Saturday, May. 12, 1923

Lamarck or Weismann?

The possibility of the inheritance of acquired characteristics -- that bone of contention around which so much of evolutionary conflict has raged for 100 years--has received new support from the work of Professor Paul Kammerer, of the University of Vienna, who has just demonstrated his findings before the Cambridge University Society of Natural History. The theory, first developed by Jean Baptiste Lamarck (1744-1829), who held that changes in the individual due to altered needs and habits are passed on to descendants (e. g., the neck of the giraffe is long because its ancestors had to stretch to reach the foliage), was taken over in part by Darwin, who believed it to be one of the methods through which natural selection operates. Biologists then reacted from this doctrine until the opposite extreme was reached in August Weismann, whose theory that the germ-plasm of each generation is handed on and remains distinct from the body cells, logically excludes the transmission of acquired traits. Weismannism has held the field since 1890 and still dominates the thinking of most biologists.

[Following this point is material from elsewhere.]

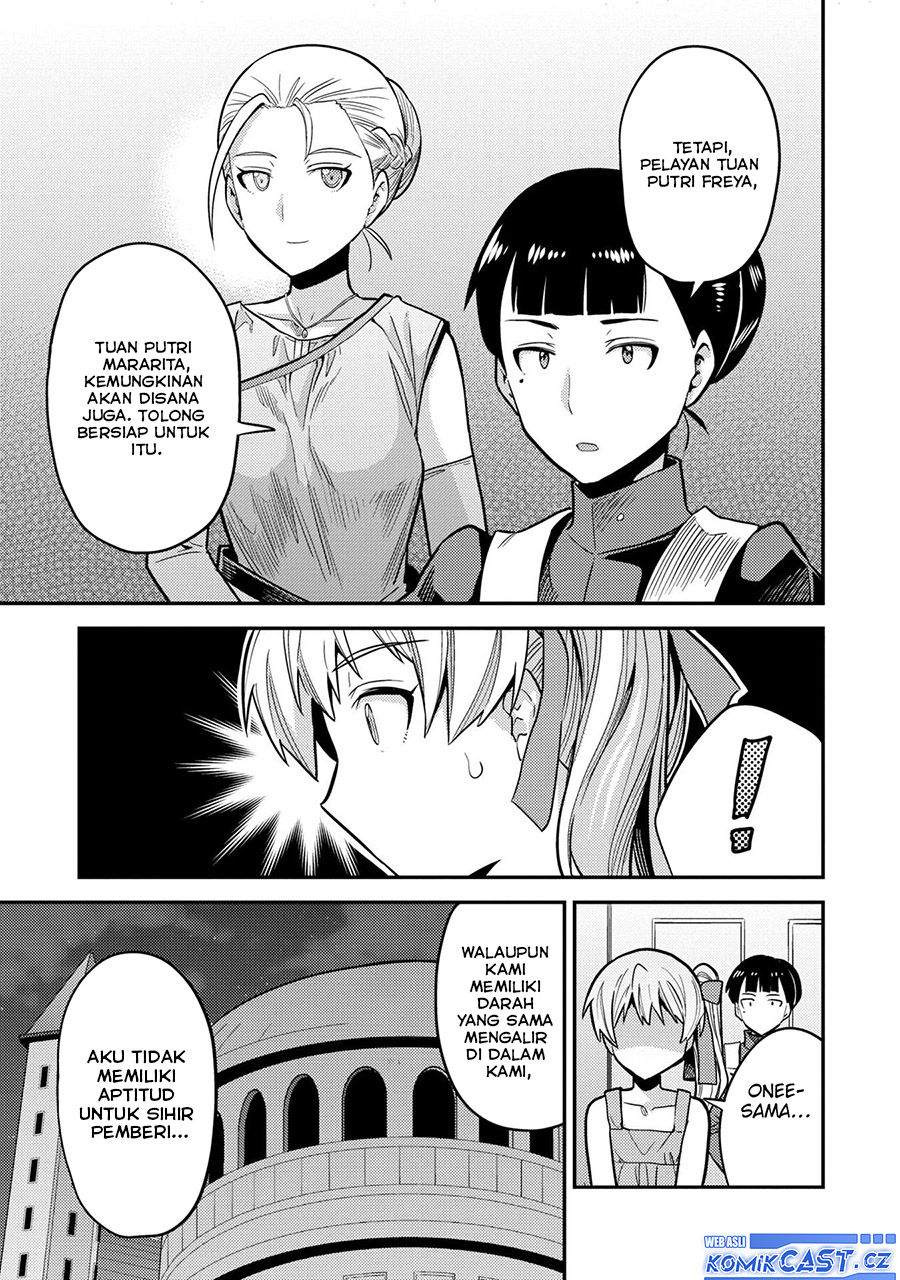 Risou No Himo Seikatsu Chapter 64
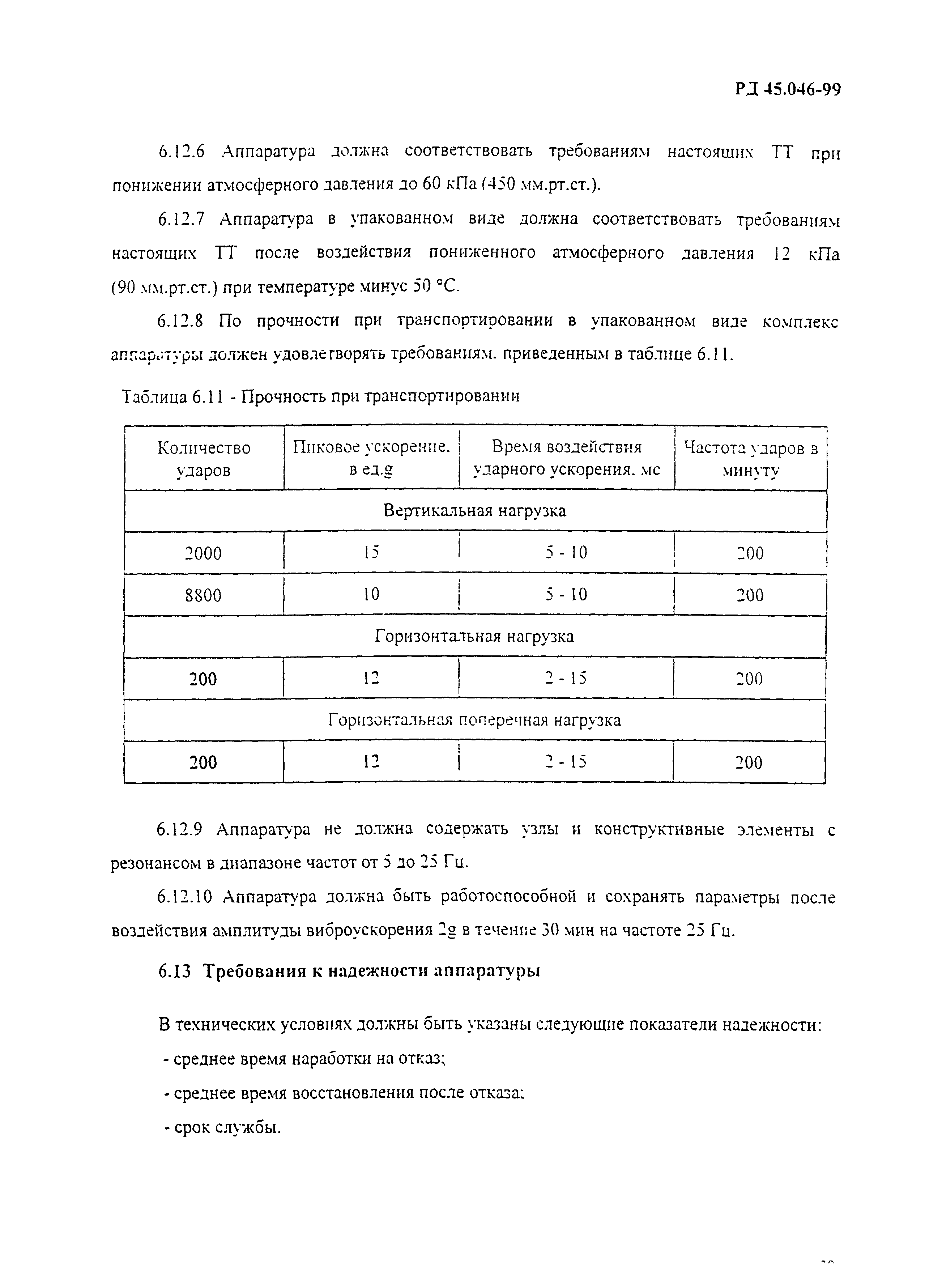 РД 45.046-99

Kammerer's chief experiments have been on fire salamanders with black and yellow spots. When taken from their natural habitat to yellow soil, they gradually lost their black color, and their offspring were all yellow. Kammerer also grew eyes in the sightless newt, which requires no eyes because it lives in greenish water depths. These results have been called in question by many biologists who claim that they are not instances of true inheritance, but merely of nutritive or chemical influences on the germ cells, the possibility of which is readily admitted.

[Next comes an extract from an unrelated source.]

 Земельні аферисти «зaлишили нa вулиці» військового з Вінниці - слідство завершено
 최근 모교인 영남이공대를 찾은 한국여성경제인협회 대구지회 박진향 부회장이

The English scientists are apparently convinced, however. William Bateson, former professor of biology at Cambridge, and a confirmed Weismannist, visited Vienna and later made a public attack on Kammerer's theory. In the interest of fair play, 50 Cambridge professors subscribed money to bring Kammerer to England for a hearing. He had worked unrecognized for 20 years, and since the war his salary has been approximately $150 a year. He was on the point of being forced to give up his researches when the invitation came. Professors G. H. F. Nuttall and Thornley Gardner, of Cambridge, together with a number of other eminent men, have given prompt and generous acceptance to the Austrian's work, and some have called it the greatest biological discovery of the present century. Conservative scholars, however, are demanding more conclusive proof.